Economy

Another inflation gauge comes in hot with producer prices jumping 6.2% in April from a year ago

Workers assemble a three-wheeled electric fun utility vehicle (FUV) at the Arcimoto manufacturing facility in Eugene, Oregon, April 19, 2021.

Alisha Jucevic | Bloomberg | Getty Images

Companies paid much higher prices to producers in April for everything from steel to meat in another sign of inflation in an economy rapidly recovering from the pandemic. The new data comes a day after a sharp gain in consumer prices sent the stock market reeling.

The Producer Price Index rose 0.6% from March, according to the U.S. Bureau of Labor Statistics. Year over year, the PPI spiked 6.2%, the largest increase since the agency started tracking the data in 2010.

Economists polled by FactSet were expecting a 0.3% monthly increase in April and 3.8% year over year.

The core PPI, which excludes volatile items like foods, energy and trade services, rose 0.7% in April from the previous month and jumped 4.6% year over year. The increase from a year ago was the biggest jump since 2014 when the department first calculated the data.

Directions
Reproduce the passage of the producer price article from "Another inflation gauge" to "April 19, 2021.". The rows below were taken from a separate source.

Recorded data:
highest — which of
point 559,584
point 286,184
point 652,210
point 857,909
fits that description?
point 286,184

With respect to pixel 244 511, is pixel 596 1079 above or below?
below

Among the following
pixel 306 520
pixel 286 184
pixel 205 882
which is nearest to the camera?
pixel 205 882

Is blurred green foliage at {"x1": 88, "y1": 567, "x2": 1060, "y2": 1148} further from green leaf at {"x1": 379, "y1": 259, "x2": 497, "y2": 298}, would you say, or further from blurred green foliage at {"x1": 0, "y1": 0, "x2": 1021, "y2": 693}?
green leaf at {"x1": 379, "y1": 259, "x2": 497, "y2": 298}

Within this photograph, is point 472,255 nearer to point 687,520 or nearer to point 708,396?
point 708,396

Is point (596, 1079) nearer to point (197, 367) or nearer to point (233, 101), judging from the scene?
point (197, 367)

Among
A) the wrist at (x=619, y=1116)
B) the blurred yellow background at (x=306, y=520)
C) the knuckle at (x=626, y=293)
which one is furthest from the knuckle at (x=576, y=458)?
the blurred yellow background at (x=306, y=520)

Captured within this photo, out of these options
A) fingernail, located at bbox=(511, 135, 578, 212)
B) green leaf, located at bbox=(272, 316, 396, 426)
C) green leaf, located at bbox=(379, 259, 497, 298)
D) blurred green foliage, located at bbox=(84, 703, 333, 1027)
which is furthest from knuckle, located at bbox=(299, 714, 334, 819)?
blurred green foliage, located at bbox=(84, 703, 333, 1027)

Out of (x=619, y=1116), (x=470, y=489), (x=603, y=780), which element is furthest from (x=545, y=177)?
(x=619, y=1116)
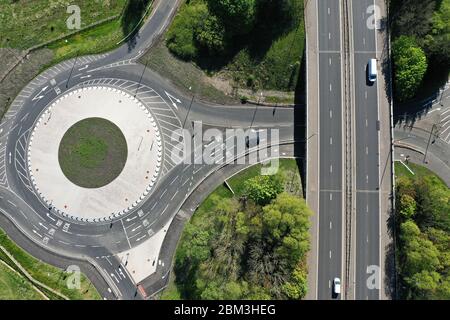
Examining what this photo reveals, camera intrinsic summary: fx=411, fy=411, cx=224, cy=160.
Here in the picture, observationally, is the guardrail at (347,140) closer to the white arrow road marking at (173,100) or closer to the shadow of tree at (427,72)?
the shadow of tree at (427,72)

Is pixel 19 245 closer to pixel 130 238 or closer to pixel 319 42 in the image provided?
pixel 130 238

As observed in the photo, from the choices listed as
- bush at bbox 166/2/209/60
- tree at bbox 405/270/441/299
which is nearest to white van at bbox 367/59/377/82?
bush at bbox 166/2/209/60

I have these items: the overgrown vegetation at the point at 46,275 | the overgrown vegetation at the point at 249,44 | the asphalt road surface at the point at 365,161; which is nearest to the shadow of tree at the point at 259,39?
the overgrown vegetation at the point at 249,44

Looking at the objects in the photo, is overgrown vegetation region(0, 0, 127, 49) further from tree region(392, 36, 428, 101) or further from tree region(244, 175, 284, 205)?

Output for this task
Another inflation gauge comes in hot with producer prices jumping 6.2% in April from a year ago

Workers assemble a three-wheeled electric fun utility vehicle (FUV) at the Arcimoto manufacturing facility in Eugene, Oregon, April 19, 2021.